Brief:
Reproduce each of the records below word for word, line by line.

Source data
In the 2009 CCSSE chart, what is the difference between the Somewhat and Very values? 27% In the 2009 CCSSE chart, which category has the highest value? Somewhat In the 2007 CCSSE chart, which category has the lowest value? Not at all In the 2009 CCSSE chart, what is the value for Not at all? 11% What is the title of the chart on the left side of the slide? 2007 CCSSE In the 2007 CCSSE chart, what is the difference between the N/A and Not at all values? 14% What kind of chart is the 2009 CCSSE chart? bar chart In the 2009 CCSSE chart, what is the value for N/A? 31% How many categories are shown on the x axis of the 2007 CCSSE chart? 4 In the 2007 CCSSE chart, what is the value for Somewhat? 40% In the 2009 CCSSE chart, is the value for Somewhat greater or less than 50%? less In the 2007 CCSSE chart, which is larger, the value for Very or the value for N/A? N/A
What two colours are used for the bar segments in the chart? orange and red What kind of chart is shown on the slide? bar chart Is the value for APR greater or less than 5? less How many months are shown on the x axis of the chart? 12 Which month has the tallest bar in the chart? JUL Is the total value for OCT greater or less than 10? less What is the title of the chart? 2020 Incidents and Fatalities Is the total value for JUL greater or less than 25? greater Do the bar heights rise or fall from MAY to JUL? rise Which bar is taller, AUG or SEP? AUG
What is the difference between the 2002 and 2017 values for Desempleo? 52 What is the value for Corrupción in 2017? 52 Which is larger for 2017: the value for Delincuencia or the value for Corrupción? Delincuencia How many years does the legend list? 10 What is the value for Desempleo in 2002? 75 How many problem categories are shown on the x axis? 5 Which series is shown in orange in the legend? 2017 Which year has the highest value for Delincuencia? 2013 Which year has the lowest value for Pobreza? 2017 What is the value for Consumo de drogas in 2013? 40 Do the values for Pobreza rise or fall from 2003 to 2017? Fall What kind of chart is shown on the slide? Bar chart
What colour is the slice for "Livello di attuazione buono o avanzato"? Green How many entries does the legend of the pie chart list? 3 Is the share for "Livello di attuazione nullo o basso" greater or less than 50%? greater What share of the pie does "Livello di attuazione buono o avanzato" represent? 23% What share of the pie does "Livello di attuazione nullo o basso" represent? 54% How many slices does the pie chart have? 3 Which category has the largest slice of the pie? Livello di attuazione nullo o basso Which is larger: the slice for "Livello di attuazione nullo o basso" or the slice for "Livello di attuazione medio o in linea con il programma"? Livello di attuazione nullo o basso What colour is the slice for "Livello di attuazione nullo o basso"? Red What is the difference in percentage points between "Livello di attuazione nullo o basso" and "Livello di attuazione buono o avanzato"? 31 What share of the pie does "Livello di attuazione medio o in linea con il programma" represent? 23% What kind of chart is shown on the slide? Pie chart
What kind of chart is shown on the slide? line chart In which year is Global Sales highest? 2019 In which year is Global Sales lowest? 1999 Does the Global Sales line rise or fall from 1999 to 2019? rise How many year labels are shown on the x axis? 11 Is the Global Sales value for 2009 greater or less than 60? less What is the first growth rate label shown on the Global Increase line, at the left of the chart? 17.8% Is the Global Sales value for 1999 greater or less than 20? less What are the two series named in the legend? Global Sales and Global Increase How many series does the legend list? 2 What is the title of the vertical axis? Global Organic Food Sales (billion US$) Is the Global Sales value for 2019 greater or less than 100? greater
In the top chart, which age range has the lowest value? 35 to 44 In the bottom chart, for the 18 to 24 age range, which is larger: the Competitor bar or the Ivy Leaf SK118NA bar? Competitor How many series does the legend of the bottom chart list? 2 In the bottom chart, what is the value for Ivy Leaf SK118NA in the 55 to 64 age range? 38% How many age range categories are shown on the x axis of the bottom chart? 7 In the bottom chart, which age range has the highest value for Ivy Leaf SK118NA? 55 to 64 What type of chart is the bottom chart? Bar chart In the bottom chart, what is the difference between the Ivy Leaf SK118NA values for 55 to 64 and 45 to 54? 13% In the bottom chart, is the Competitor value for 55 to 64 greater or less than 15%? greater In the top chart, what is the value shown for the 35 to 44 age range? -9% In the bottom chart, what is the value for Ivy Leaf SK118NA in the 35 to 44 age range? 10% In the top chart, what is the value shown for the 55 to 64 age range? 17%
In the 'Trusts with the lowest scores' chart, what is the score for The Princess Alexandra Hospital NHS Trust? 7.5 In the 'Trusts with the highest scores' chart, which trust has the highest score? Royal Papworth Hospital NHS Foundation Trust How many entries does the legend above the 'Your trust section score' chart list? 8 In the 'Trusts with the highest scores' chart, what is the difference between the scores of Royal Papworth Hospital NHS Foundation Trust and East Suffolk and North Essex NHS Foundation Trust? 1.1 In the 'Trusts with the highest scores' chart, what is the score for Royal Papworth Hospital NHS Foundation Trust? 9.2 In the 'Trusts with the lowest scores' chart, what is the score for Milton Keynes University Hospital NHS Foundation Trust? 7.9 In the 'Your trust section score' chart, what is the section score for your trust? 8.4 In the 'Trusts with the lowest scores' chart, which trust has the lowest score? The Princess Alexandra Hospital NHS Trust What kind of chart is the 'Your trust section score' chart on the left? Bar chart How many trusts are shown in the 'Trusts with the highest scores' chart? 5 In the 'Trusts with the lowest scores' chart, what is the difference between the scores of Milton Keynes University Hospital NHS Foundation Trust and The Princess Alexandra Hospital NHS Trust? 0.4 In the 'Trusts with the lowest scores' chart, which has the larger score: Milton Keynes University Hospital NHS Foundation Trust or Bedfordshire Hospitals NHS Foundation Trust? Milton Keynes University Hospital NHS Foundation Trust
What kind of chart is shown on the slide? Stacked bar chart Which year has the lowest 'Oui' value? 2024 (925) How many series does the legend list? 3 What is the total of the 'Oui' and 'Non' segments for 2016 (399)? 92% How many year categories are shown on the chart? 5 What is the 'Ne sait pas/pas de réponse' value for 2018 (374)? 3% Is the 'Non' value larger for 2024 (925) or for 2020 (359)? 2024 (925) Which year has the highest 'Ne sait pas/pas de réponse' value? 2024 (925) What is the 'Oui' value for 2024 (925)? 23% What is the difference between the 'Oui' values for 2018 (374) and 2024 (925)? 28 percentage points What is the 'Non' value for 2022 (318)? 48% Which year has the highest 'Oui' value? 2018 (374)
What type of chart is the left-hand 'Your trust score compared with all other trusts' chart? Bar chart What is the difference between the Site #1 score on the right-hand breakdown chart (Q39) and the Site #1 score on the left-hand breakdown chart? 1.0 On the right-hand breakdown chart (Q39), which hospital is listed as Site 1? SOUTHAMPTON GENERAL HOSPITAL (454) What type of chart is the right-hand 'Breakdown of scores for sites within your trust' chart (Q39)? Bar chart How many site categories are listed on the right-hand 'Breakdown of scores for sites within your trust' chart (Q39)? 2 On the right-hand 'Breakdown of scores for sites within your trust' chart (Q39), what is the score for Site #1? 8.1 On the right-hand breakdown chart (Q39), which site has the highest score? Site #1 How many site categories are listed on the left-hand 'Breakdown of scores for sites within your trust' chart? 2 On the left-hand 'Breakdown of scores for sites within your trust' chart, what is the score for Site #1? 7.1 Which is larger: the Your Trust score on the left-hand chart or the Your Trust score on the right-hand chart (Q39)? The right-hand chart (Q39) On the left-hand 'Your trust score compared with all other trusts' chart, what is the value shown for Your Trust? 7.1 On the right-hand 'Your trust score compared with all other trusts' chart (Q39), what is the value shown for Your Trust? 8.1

Written answer:
In the 2009 CCSSE chart, what is the difference between the Somewhat and Very values? 27% In the 2009 CCSSE chart, which category has the highest value? Somewhat In the 2007 CCSSE chart, which category has the lowest value? Not at all In the 2009 CCSSE chart, what is the value for Not at all? 11% What is the title of the chart on the left side of the slide? 2007 CCSSE In the 2007 CCSSE chart, what is the difference between the N/A and Not at all values? 14% What kind of chart is the 2009 CCSSE chart? bar chart In the 2009 CCSSE chart, what is the value for N/A? 31% How many categories are shown on the x axis of the 2007 CCSSE chart? 4 In the 2007 CCSSE chart, what is the value for Somewhat? 40% In the 2009 CCSSE chart, is the value for Somewhat greater or less than 50%? less In the 2007 CCSSE chart, which is larger, the value for Very or the value for N/A? N/A
What two colours are used for the bar segments in the chart? orange and red What kind of chart is shown on the slide? bar chart Is the value for APR greater or less than 5? less How many months are shown on the x axis of the chart? 12 Which month has the tallest bar in the chart? JUL Is the total value for OCT greater or less than 10? less What is the title of the chart? 2020 Incidents and Fatalities Is the total value for JUL greater or less than 25? greater Do the bar heights rise or fall from MAY to JUL? rise Which bar is taller, AUG or SEP? AUG
What is the difference between the 2002 and 2017 values for Desempleo? 52 What is the value for Corrupción in 2017? 52 Which is larger for 2017: the value for Delincuencia or the value for Corrupción? Delincuencia How many years does the legend list? 10 What is the value for Desempleo in 2002? 75 How many problem categories are shown on the x axis? 5 Which series is shown in orange in the legend? 2017 Which year has the highest value for Delincuencia? 2013 Which year has the lowest value for Pobreza? 2017 What is the value for Consumo de drogas in 2013? 40 Do the values for Pobreza rise or fall from 2003 to 2017? Fall What kind of chart is shown on the slide? Bar chart
What colour is the slice for "Livello di attuazione buono o avanzato"? Green How many entries does the legend of the pie chart list? 3 Is the share for "Livello di attuazione nullo o basso" greater or less than 50%? greater What share of the pie does "Livello di attuazione buono o avanzato" represent? 23% What share of the pie does "Livello di attuazione nullo o basso" represent? 54% How many slices does the pie chart have? 3 Which category has the largest slice of the pie? Livello di attuazione nullo o basso Which is larger: the slice for "Livello di attuazione nullo o basso" or the slice for "Livello di attuazione medio o in linea con il programma"? Livello di attuazione nullo o basso What colour is the slice for "Livello di attuazione nullo o basso"? Red What is the difference in percentage points between "Livello di attuazione nullo o basso" and "Livello di attuazione buono o avanzato"? 31 What share of the pie does "Livello di attuazione medio o in linea con il programma" represent? 23% What kind of chart is shown on the slide? Pie chart
What kind of chart is shown on the slide? line chart In which year is Global Sales highest? 2019 In which year is Global Sales lowest? 1999 Does the Global Sales line rise or fall from 1999 to 2019? rise How many year labels are shown on the x axis? 11 Is the Global Sales value for 2009 greater or less than 60? less What is the first growth rate label shown on the Global Increase line, at the left of the chart? 17.8% Is the Global Sales value for 1999 greater or less than 20? less What are the two series named in the legend? Global Sales and Global Increase How many series does the legend list? 2 What is the title of the vertical axis? Global Organic Food Sales (billion US$) Is the Global Sales value for 2019 greater or less than 100? greater
In the top chart, which age range has the lowest value? 35 to 44 In the bottom chart, for the 18 to 24 age range, which is larger: the Competitor bar or the Ivy Leaf SK118NA bar? Competitor How many series does the legend of the bottom chart list? 2 In the bottom chart, what is the value for Ivy Leaf SK118NA in the 55 to 64 age range? 38% How many age range categories are shown on the x axis of the bottom chart? 7 In the bottom chart, which age range has the highest value for Ivy Leaf SK118NA? 55 to 64 What type of chart is the bottom chart? Bar chart In the bottom chart, what is the difference between the Ivy Leaf SK118NA values for 55 to 64 and 45 to 54? 13% In the bottom chart, is the Competitor value for 55 to 64 greater or less than 15%? greater In the top chart, what is the value shown for the 35 to 44 age range? -9% In the bottom chart, what is the value for Ivy Leaf SK118NA in the 35 to 44 age range? 10% In the top chart, what is the value shown for the 55 to 64 age range? 17%
In the 'Trusts with the lowest scores' chart, what is the score for The Princess Alexandra Hospital NHS Trust? 7.5 In the 'Trusts with the highest scores' chart, which trust has the highest score? Royal Papworth Hospital NHS Foundation Trust How many entries does the legend above the 'Your trust section score' chart list? 8 In the 'Trusts with the highest scores' chart, what is the difference between the scores of Royal Papworth Hospital NHS Foundation Trust and East Suffolk and North Essex NHS Foundation Trust? 1.1 In the 'Trusts with the highest scores' chart, what is the score for Royal Papworth Hospital NHS Foundation Trust? 9.2 In the 'Trusts with the lowest scores' chart, what is the score for Milton Keynes University Hospital NHS Foundation Trust? 7.9 In the 'Your trust section score' chart, what is the section score for your trust? 8.4 In the 'Trusts with the lowest scores' chart, which trust has the lowest score? The Princess Alexandra Hospital NHS Trust What kind of chart is the 'Your trust section score' chart on the left? Bar chart How many trusts are shown in the 'Trusts with the highest scores' chart? 5 In the 'Trusts with the lowest scores' chart, what is the difference between the scores of Milton Keynes University Hospital NHS Foundation Trust and The Princess Alexandra Hospital NHS Trust? 0.4 In the 'Trusts with the lowest scores' chart, which has the larger score: Milton Keynes University Hospital NHS Foundation Trust or Bedfordshire Hospitals NHS Foundation Trust? Milton Keynes University Hospital NHS Foundation Trust
What kind of chart is shown on the slide? Stacked bar chart Which year has the lowest 'Oui' value? 2024 (925) How many series does the legend list? 3 What is the total of the 'Oui' and 'Non' segments for 2016 (399)? 92% How many year categories are shown on the chart? 5 What is the 'Ne sait pas/pas de réponse' value for 2018 (374)? 3% Is the 'Non' value larger for 2024 (925) or for 2020 (359)? 2024 (925) Which year has the highest 'Ne sait pas/pas de réponse' value? 2024 (925) What is the 'Oui' value for 2024 (925)? 23% What is the difference between the 'Oui' values for 2018 (374) and 2024 (925)? 28 percentage points What is the 'Non' value for 2022 (318)? 48% Which year has the highest 'Oui' value? 2018 (374)
What type of chart is the left-hand 'Your trust score compared with all other trusts' chart? Bar chart What is the difference between the Site #1 score on the right-hand breakdown chart (Q39) and the Site #1 score on the left-hand breakdown chart? 1.0 On the right-hand breakdown chart (Q39), which hospital is listed as Site 1? SOUTHAMPTON GENERAL HOSPITAL (454) What type of chart is the right-hand 'Breakdown of scores for sites within your trust' chart (Q39)? Bar chart How many site categories are listed on the right-hand 'Breakdown of scores for sites within your trust' chart (Q39)? 2 On the right-hand 'Breakdown of scores for sites within your trust' chart (Q39), what is the score for Site #1? 8.1 On the right-hand breakdown chart (Q39), which site has the highest score? Site #1 How many site categories are listed on the left-hand 'Breakdown of scores for sites within your trust' chart? 2 On the left-hand 'Breakdown of scores for sites within your trust' chart, what is the score for Site #1? 7.1 Which is larger: the Your Trust score on the left-hand chart or the Your Trust score on the right-hand chart (Q39)? The right-hand chart (Q39) On the left-hand 'Your trust score compared with all other trusts' chart, what is the value shown for Your Trust? 7.1 On the right-hand 'Your trust score compared with all other trusts' chart (Q39), what is the value shown for Your Trust? 8.1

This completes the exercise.